In several of his speeches, Charlie Munger has referred to Sir William Osler, the Canadian physician and co-founder of Johns Hopkins Hospital. The first to bring medical students out of the classroom and directly into the hospital for clinical training, he is often described as the “Father of Modern Medicine.”

Osler was a fascinating, accomplished, and erudite man who liked to quote Thomas Carlyle’s prescription that “Our main business is not to see what lies dimly in the distance, but to do what lies clearly at hand.”

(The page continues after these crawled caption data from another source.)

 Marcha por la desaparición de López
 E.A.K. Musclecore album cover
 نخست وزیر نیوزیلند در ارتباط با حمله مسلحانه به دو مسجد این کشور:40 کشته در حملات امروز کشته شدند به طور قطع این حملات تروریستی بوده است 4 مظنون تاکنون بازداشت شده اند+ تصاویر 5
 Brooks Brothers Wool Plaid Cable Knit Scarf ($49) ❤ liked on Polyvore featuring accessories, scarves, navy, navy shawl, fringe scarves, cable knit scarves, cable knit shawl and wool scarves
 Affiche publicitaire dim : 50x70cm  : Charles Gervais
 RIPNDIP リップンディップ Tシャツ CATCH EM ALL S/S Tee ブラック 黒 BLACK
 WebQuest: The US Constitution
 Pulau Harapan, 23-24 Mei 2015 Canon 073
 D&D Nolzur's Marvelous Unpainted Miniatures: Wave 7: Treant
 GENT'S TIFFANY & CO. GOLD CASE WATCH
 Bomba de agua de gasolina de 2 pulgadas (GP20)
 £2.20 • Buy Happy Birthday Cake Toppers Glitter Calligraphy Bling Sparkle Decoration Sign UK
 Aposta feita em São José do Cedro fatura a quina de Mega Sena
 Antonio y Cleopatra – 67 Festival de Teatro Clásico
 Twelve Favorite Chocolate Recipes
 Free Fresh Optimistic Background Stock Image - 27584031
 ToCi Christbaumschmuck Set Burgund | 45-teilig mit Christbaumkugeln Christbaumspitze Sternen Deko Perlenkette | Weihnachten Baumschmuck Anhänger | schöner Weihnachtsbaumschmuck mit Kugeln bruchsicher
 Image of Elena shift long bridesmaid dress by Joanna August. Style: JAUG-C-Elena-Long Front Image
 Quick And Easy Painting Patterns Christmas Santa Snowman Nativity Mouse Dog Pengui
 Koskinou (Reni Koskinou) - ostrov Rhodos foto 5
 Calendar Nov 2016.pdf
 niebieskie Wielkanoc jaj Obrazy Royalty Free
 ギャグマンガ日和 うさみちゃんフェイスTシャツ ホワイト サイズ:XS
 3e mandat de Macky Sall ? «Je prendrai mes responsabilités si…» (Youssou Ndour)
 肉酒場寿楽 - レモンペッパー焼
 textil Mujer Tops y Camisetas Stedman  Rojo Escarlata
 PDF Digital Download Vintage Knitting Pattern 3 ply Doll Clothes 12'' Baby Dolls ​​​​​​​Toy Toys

As I followed up on Osler, I quickly came to his speech “A Way of Life,” delivered to students at Yale University in 1913. True to Carlyle’s prescription, Osler proposes that men work steadily towards success and fulfillment in life by taking the world in strict 24-hour increments, letting neither yesterday nor tomorrow be a worry today. (He called it “Life in day- tight compartments.”)

[…]

While we are all fools to some extent, Osler expounds on the value of putting one foot in front of the other and slowly progressing.

I wish to point out a path in which the way-faring man, though a fool, cannot err; not a system to be worked out painfully only to be discarded, not a formal scheme, simply a habit as easy or as hard to adopt as any other habit, good or bad … The way of life that I preach is a habit to be acquired gradually by long and steady repetition: It is the practice of living for the day only, and for the day’s work; Life in day-tight compartments.